ACTIVITY:
The answer must restate every entry exactly as it appears.

▼▼▼

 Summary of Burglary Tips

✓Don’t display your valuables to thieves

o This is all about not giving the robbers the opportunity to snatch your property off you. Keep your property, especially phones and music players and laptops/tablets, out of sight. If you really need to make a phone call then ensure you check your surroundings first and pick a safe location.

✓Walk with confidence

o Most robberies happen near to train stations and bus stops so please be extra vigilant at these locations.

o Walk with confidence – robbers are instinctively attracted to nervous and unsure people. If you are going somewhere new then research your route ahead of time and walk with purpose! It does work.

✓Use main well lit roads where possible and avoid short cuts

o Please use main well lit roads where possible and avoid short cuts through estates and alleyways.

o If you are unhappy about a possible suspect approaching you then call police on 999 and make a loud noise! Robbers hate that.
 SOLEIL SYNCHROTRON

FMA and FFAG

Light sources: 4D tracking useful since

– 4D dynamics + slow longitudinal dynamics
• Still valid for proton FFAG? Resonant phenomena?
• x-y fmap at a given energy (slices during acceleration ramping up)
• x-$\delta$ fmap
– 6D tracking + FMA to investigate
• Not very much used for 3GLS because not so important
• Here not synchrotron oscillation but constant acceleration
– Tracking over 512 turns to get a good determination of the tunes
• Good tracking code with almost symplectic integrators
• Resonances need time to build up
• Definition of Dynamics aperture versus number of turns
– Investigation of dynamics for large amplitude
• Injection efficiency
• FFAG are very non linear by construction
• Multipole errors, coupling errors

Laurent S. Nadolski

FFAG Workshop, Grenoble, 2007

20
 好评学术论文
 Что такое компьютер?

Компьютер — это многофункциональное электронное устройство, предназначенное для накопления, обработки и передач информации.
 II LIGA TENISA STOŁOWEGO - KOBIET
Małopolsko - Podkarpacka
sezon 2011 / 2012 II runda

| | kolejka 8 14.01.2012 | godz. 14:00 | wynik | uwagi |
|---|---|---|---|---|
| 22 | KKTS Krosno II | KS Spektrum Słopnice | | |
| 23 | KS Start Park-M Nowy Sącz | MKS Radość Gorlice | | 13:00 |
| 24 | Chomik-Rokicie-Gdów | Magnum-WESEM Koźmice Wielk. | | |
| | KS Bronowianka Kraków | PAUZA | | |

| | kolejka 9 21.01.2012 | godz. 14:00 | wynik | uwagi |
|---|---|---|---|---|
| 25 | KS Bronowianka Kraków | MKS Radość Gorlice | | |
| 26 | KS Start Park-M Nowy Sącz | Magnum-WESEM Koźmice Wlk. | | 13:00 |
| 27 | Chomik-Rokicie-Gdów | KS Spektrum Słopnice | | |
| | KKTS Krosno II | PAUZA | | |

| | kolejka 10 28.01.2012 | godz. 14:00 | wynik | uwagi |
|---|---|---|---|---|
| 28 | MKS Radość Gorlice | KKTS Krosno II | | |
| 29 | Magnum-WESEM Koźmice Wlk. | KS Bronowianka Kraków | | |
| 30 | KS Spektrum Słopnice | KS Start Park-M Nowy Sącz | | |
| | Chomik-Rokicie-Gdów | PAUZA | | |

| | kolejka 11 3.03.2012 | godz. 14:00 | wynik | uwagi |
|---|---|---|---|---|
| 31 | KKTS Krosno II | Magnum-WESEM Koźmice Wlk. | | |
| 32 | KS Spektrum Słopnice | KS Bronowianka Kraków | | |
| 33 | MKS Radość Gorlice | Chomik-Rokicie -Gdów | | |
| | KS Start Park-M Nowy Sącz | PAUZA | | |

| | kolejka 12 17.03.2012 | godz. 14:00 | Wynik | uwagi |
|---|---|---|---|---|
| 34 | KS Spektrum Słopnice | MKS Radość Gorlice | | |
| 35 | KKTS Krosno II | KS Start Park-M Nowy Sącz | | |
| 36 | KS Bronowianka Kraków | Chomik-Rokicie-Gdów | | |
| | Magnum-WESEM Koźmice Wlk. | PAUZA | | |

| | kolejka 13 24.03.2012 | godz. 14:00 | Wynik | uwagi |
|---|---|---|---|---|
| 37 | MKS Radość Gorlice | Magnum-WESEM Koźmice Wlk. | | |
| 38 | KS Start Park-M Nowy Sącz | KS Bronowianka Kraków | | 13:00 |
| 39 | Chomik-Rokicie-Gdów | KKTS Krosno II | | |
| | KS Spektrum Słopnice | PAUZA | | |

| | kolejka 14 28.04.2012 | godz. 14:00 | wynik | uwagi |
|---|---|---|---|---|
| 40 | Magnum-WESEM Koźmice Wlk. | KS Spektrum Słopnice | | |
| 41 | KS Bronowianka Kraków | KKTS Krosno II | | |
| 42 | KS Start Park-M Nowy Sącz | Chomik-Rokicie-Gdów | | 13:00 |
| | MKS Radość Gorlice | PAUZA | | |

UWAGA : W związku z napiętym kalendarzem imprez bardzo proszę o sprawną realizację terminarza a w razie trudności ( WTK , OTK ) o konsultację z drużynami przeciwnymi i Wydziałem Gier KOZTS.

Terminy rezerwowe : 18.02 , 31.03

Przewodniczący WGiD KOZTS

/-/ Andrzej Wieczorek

▲▲▲

EXERCISE OUTPUT:
 Summary of Burglary Tips

✓Don’t display your valuables to thieves

o This is all about not giving the robbers the opportunity to snatch your property off you. Keep your property, especially phones and music players and laptops/tablets, out of sight. If you really need to make a phone call then ensure you check your surroundings first and pick a safe location.

✓Walk with confidence

o Most robberies happen near to train stations and bus stops so please be extra vigilant at these locations.

o Walk with confidence – robbers are instinctively attracted to nervous and unsure people. If you are going somewhere new then research your route ahead of time and walk with purpose! It does work.

✓Use main well lit roads where possible and avoid short cuts

o Please use main well lit roads where possible and avoid short cuts through estates and alleyways.

o If you are unhappy about a possible suspect approaching you then call police on 999 and make a loud noise! Robbers hate that.
 SOLEIL SYNCHROTRON

FMA and FFAG

Light sources: 4D tracking useful since

– 4D dynamics + slow longitudinal dynamics
• Still valid for proton FFAG? Resonant phenomena?
• x-y fmap at a given energy (slices during acceleration ramping up)
• x-$\delta$ fmap
– 6D tracking + FMA to investigate
• Not very much used for 3GLS because not so important
• Here not synchrotron oscillation but constant acceleration
– Tracking over 512 turns to get a good determination of the tunes
• Good tracking code with almost symplectic integrators
• Resonances need time to build up
• Definition of Dynamics aperture versus number of turns
– Investigation of dynamics for large amplitude
• Injection efficiency
• FFAG are very non linear by construction
• Multipole errors, coupling errors

Laurent S. Nadolski

FFAG Workshop, Grenoble, 2007

20
 好评学术论文
 Что такое компьютер?

Компьютер — это многофункциональное электронное устройство, предназначенное для накопления, обработки и передач информации.
 II LIGA TENISA STOŁOWEGO - KOBIET
Małopolsko - Podkarpacka
sezon 2011 / 2012 II runda

| | kolejka 8 14.01.2012 | godz. 14:00 | wynik | uwagi |
|---|---|---|---|---|
| 22 | KKTS Krosno II | KS Spektrum Słopnice | | |
| 23 | KS Start Park-M Nowy Sącz | MKS Radość Gorlice | | 13:00 |
| 24 | Chomik-Rokicie-Gdów | Magnum-WESEM Koźmice Wielk. | | |
| | KS Bronowianka Kraków | PAUZA | | |

| | kolejka 9 21.01.2012 | godz. 14:00 | wynik | uwagi |
|---|---|---|---|---|
| 25 | KS Bronowianka Kraków | MKS Radość Gorlice | | |
| 26 | KS Start Park-M Nowy Sącz | Magnum-WESEM Koźmice Wlk. | | 13:00 |
| 27 | Chomik-Rokicie-Gdów | KS Spektrum Słopnice | | |
| | KKTS Krosno II | PAUZA | | |

| | kolejka 10 28.01.2012 | godz. 14:00 | wynik | uwagi |
|---|---|---|---|---|
| 28 | MKS Radość Gorlice | KKTS Krosno II | | |
| 29 | Magnum-WESEM Koźmice Wlk. | KS Bronowianka Kraków | | |
| 30 | KS Spektrum Słopnice | KS Start Park-M Nowy Sącz | | |
| | Chomik-Rokicie-Gdów | PAUZA | | |

| | kolejka 11 3.03.2012 | godz. 14:00 | wynik | uwagi |
|---|---|---|---|---|
| 31 | KKTS Krosno II | Magnum-WESEM Koźmice Wlk. | | |
| 32 | KS Spektrum Słopnice | KS Bronowianka Kraków | | |
| 33 | MKS Radość Gorlice | Chomik-Rokicie -Gdów | | |
| | KS Start Park-M Nowy Sącz | PAUZA | | |

| | kolejka 12 17.03.2012 | godz. 14:00 | Wynik | uwagi |
|---|---|---|---|---|
| 34 | KS Spektrum Słopnice | MKS Radość Gorlice | | |
| 35 | KKTS Krosno II | KS Start Park-M Nowy Sącz | | |
| 36 | KS Bronowianka Kraków | Chomik-Rokicie-Gdów | | |
| | Magnum-WESEM Koźmice Wlk. | PAUZA | | |

| | kolejka 13 24.03.2012 | godz. 14:00 | Wynik | uwagi |
|---|---|---|---|---|
| 37 | MKS Radość Gorlice | Magnum-WESEM Koźmice Wlk. | | |
| 38 | KS Start Park-M Nowy Sącz | KS Bronowianka Kraków | | 13:00 |
| 39 | Chomik-Rokicie-Gdów | KKTS Krosno II | | |
| | KS Spektrum Słopnice | PAUZA | | |

| | kolejka 14 28.04.2012 | godz. 14:00 | wynik | uwagi |
|---|---|---|---|---|
| 40 | Magnum-WESEM Koźmice Wlk. | KS Spektrum Słopnice | | |
| 41 | KS Bronowianka Kraków | KKTS Krosno II | | |
| 42 | KS Start Park-M Nowy Sącz | Chomik-Rokicie-Gdów | | 13:00 |
| | MKS Radość Gorlice | PAUZA | | |

UWAGA : W związku z napiętym kalendarzem imprez bardzo proszę o sprawną realizację terminarza a w razie trudności ( WTK , OTK ) o konsultację z drużynami przeciwnymi i Wydziałem Gier KOZTS.

Terminy rezerwowe : 18.02 , 31.03

Przewodniczący WGiD KOZTS

/-/ Andrzej Wieczorek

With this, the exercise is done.